4.4.4 Open-ended coding

Finally, we’ll demonstrate open-ended coding, where the LLM extracts a list of product brands mentioned in the text. For this we need a list called type_array, and need to define the type of the invidual items in this list. For this example, we want a list of text strings of varying lengths. For some cases, there will be multiple brands, for some descriptions, none at all. Because this produces a list of list instead of a regular dataframe, we use map() instead of map_df(), and need to process the answers column a little more.

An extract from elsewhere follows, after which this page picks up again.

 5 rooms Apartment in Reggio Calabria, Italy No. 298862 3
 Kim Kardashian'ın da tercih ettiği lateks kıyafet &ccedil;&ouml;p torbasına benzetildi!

task_open <- "List all the product brands explicitly mentioned in the text."
types_open <- type_object(brands = type_array(items = type_string()))

tt_data |>
  tail(5) |>
  select(video_id, desc) |>
  mutate(answers = map(desc, llm_code_text, task = task_open, types = types_open)) |>
  mutate(brands = map(answers, "brands")) |>
  unnest(brands) |>
  select(video_id, brands)
# A tibble: 10 × 2
  video_id            brands    
  <chr>               <chr>     
1 7437200717355486496 Trump     
2 7437200717355486496 Kamala    
3 7435892713242823943 Freckle   
4 7434230526854073632 YSL Beauty
5 7434230526854073632 Lancôme   
# ℹ 5 more rows

As we can see, the LLM has quite a liberal definition of product brands…

4.5 Homework

  1. Try your own content analysis using any text data you like (including our example data from previous sessions).
  2. (Special Swiftie Question): Why is the line graph we produced misleading for our question, and how can we fix this?